Tra le categorie di negozi pronte a ripartire, anche le gioiellerie: «Noi ce la mettiamo tutta – dice Luisa Cornaro, titolare dell’omonima gioielleria di via Camozzi –. Già domenica addobberemo il negozio e faremo l’albero di Natale. Speriamo di essere felici noi e di fare felici anche i nostri clienti. Quest’anno è stato molto triste, ora ci stiamo riprendendo: dobbiamo avere la forza di mettere tutto il nostro calore e provare a fare la città bellissima, per condividere almeno un momento di serenità con i tutti i bergamaschi».

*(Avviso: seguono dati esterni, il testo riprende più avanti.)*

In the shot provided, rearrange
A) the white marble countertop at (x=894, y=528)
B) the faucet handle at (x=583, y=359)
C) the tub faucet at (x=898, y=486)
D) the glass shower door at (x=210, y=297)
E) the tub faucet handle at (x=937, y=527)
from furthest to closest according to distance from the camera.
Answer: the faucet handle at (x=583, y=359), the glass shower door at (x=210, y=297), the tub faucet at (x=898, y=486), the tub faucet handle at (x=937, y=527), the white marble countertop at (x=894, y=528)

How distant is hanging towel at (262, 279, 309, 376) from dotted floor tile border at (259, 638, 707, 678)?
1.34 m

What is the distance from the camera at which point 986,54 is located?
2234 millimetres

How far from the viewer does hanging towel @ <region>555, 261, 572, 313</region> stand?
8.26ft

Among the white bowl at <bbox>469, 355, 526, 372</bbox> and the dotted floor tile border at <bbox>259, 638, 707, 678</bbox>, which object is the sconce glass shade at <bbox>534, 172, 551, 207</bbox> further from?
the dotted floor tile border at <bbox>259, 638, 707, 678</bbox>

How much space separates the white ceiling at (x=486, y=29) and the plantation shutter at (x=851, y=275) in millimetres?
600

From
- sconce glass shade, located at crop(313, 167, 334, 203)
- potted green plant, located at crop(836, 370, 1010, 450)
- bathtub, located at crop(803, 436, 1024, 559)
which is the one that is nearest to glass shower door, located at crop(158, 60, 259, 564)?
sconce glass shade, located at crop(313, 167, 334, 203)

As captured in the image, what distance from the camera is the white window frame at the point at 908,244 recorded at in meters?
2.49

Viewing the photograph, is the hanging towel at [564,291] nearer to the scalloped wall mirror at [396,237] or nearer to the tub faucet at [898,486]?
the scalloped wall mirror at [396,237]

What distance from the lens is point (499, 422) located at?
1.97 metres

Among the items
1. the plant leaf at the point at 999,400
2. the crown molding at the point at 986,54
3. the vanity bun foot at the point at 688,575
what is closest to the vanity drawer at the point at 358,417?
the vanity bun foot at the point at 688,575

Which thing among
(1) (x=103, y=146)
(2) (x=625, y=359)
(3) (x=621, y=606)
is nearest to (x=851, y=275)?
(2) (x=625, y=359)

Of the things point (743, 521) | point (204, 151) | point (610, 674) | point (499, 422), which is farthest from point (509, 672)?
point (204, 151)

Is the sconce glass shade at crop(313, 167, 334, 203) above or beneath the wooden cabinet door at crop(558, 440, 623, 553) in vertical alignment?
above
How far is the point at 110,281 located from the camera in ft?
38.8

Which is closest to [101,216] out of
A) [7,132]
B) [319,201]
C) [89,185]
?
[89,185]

L’impressione è che ci sia una volontà comune a lasciarsi alle spalle il tempo dei dispiaceri e delle polemiche, per provare a voltare pagina, pur senza dimenticare la drammaticità di un momento che non è ancora concluso. «Abbiamo perso terreno anche nei giorni scorsi – puntualizza Filippo Caselli, direttore di Confesercenti –. Molti consumi si sono spostati sull’online favorendo i colossi internazionali. Siamo contenti per questa riapertura, sia per i negozi sia per i mercati. Torniamo a una pseudo-normalità, sperando che riaprano presto anche bar e ristoranti. Al di là dei ristori, che pure sono importanti, gli operatori hanno bisogno di lavorare per sostenere i costi, anche in considerazione della sofferenza psicologica che molti hanno incontrato in queste settimane per non aver potuto lavorare». I commercianti ora si augurano che questa sia davvero la volta buona. «Speriamo che ora ci facciano lavorare – dice Evelina Rodigari, titolare di Ki Concept, negozio di articoli per signora in via Borfuro –. La zona arancione ci penalizza ancora, perché abbiamo tanti clienti che arrivano da fuori città; ma da parte nostra c’è tanta voglia di ripartire». «Questa chiusura ci ha penalizzato fortemente – racconta Paolo Rigoli, titolare di Abitex, uno dei negozi di abbigliamento storici, in Borgo Palazzo dalla metà degli Anni ‘40 –. Siamo qui da una vita, ma un anno simile non lo avevamo mai visto. Ora riapriamo applicando il 20% di sconto sui nostri capi; lo facciamo per invogliare la gente a comprare, non era mai successo prima di Natale». Qualcuno, come Cristian Bonfanti, titolare di Oggetthi, negozio di decorazioni per la casa in Borgo Santa Caterina, è riuscito a sbarcare il lunario grazie alle consegne a domicilio: «La gente ha voglia di Natale e di sicuro tornerà a uscire – dice – ma speriamo che la zona arancione duri poco: abbiamo bisogno anche di clienti che arrivano da fuori città». Nonostante la crisi profonda, nessuno ha mai pensato di gettare la spugna: «Noi siamo ormai alla terza generazione – spiega Sergio Poli, titolare in Borgo Palazzo di un negozio di calzature e pelletteria –. Certo, restando chiusi a novembre abbiamo perso il cambio di stagione, che non recupereremo. Queste tre settimane ci hanno tagliato le gambe, ma a chiudere definitivamente non abbiamo mai pensato».